Skip to content

Introduction to OmniTrace

  • Slides

  • Recording in /appl/local/training/profiling-20230413/recordings/03_Intro_OmniTrace.mp4

Remarks

  • Perfetto, the "program" used to visualise the output of omnitrace, is not a regular application but a browser application. Some browsers nowadays offer the option to install it on your system in a way that makes it look and behave more like a regular application (Chrome, Edge among others).

Q&A

  1. Since there is support for OpenCL, does it support also SYCL? Or it will in the future?

    Answer

    • There currently no plans to support the SYCL programming models in the AMD tools.

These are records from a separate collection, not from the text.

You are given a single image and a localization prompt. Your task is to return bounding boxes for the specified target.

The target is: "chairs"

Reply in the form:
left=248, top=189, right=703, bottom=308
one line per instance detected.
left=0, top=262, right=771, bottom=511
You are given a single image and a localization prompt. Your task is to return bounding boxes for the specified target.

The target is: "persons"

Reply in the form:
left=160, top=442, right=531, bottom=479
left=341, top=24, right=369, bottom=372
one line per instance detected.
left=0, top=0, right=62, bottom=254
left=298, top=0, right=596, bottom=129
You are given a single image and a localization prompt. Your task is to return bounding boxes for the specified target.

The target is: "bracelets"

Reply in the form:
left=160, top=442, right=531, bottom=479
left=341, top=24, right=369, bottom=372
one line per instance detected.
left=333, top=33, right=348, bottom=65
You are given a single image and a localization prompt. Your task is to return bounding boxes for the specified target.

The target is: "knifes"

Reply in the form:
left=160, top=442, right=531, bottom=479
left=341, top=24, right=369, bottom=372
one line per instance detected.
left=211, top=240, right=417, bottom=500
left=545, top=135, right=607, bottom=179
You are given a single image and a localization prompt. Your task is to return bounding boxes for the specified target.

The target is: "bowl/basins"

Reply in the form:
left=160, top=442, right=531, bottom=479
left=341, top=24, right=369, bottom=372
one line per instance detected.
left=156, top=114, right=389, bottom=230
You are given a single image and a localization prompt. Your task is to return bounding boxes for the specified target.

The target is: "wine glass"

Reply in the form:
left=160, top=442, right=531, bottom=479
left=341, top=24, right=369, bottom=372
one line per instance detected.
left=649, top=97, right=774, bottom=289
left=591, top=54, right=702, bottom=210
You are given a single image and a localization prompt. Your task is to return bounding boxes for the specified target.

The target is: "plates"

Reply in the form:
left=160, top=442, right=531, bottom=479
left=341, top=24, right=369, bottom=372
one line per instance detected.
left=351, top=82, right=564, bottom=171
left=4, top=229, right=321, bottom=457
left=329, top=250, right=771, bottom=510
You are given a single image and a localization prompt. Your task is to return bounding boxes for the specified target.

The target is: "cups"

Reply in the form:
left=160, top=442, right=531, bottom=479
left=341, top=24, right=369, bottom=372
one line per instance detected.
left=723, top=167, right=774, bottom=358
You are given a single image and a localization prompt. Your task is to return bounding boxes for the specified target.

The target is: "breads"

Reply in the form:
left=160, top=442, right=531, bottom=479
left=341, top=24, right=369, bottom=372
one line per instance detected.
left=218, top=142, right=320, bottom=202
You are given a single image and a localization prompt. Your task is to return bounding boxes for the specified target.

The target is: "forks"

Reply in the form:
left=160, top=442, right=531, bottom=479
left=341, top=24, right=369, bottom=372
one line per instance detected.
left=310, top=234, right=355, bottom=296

For SYCL you'd have to rely on the HIP/HSA activity it generates.
    • Peter: I have tested HipSYCL code with rocprof, and you can see the kernels launching.
    • OpenSYCL uses HIP for AMD GPUs, so it should be able to track.
  2. On LUMI ROCm is only available on LUMI-G, correct? What about onmitrace/perf? Is this available on LUMI-C?

    Answer

    • Omnitrace could eventually be used to sample CPU code - omniperf is useless in no-GPU systems. These tools are not generally available but can be easily installed as indicated in the presentations.
    • The AMD μProf tool is used for the AMD CPUs.
    • The ROCm modules are available on LUMI-C and the login nodes also, but there was a problem with versions before the maintenance. If these tools connect to GPU-specific device drivers though they will fail on non-GPU nodes.
  3. What is a reasonable maximum number of mpi processes for omnitrace/perf to deal with?

    Answer

    • Omniperf needs application replaying to collect multiple counters so the application would have to be replayed equally in all ranks. Omnitrace as MPI trace features and can use wil multiple ranks. In general, you'd be interested in profiling at the scale that is relevant for you and then maybe focus on more problematic/representative ranks, i.e. activate profile on only a given rank or set of ranks while using multiple ranks.
    • A related question is how many MPI ranks to use per GPU - this depends but usually a rank por GCD is the choice for many apps. You can use more and the runtime/driver is ready for it without any requires wrapping. My recommendation however is to use ROCm 5.4+ if the intent is to overpopulate the GCDs with ranks.
    • Omniperf requires 1 MPI process only. Omnitrace, can be large, not sure what limit except how to analyze the data.
  4. Can you track memory usage with these tools? Thanks, will it give you maximum memory usage and where the memory is allocated in the code? Thanks

    Answer

    • Yes, omnitrace samples memory usage.